Fake news isn’t just something for politicians to get worked up about any longer. Earlier this month, the SEC announced that it had brought fraud charges against more than two dozen actors for participating in schemes to make positive, paid-for coverage of certain stocks appear as unbiased analysis on investing websites like Seeking Alpha.
The schemes were relatively simple: to pump up interest in their stocks, public companies hired communications agencies, which in turn hired writers to cover them favorably without revealing that they had been compensated. Among the 27 “individuals and entities” charged, 17 have already reached settlements topping out at nearly $3 million.
Those aren’t big numbers by SEC standards, but the agency was able to make a splashy announcement by rounding up a large number of defendants at once. Of course, the topicality of the “fake news” storyline—which could not have been lost on the SEC—has also helped attract attention to the enforcement action.
In announcing it, SEC Enforcement Division Acting Director Stephanie Avakian acknowledged a distinction between SEC cases that involve misrepresentations about companies, and the present one, in which the deceit was not about the company itself, but in presenting the coverage as impartial. In some instances, that deceit was as blatant as it could be—which, according to an Andrews Kurth partner quoted in Law360, may have pushed the SEC over the edge. “What probably drove these cases,” Matthew Nielsen told Law360, “is that, in a number of these instances, you have writers posting under pseudonyms and actually affirmatively stating that they weren’t being compensated when allegedly they were.”
The SEC has said that it identified some 250 articles in which writers falsely asserted they were not paid. While communications firms and writers (like the one who used nine pseudonyms on his articles) were among those charged, the more interesting question is how worried corporations should be about potential liability in this area.
A critical question is whether the company charged can be said to have possessed “ultimate authority” over the statements in question. In a civil action against Galena Biopharma Inc., one of three biotech firms that the SEC charged this month, a district court agreed that it did have “ultimate authority” over the writers’ statements, and that a 10(b)(5) case against Galena could proceed.
Apparently done testing legal theories on the issue, Galena, ImmunoCellular Therapeutics Ltd. and Lion Biotechnologies Inc.—the public companies charged by the SEC—all settled out. That’s as definitive as the news gets for now.

> [Problem description]: Reproduce the SEC fake news passage starting at "The schemes were" and ending at "the enforcement action.", substituting "listed companies" for "public companies". The listing has nothing to do with the text on the SEC's fake news charges.

> [Records]:
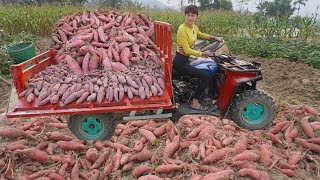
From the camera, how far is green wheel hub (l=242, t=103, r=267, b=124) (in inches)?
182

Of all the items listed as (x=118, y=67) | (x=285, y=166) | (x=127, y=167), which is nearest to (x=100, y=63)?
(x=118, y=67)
==
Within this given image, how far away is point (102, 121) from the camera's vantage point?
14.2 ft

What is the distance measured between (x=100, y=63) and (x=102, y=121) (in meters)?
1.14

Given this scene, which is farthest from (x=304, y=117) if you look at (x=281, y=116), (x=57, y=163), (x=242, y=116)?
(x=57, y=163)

> [Task solution]:
The schemes were relatively simple: to pump up interest in their stocks, listed companies hired communications agencies, which in turn hired writers to cover them favorably without revealing that they had been compensated. Among the 27 “individuals and entities” charged, 17 have already reached settlements topping out at nearly $3 million.
Those aren’t big numbers by SEC standards, but the agency was able to make a splashy announcement by rounding up a large number of defendants at once. Of course, the topicality of the “fake news” storyline—which could not have been lost on the SEC—has also helped attract attention to the enforcement action.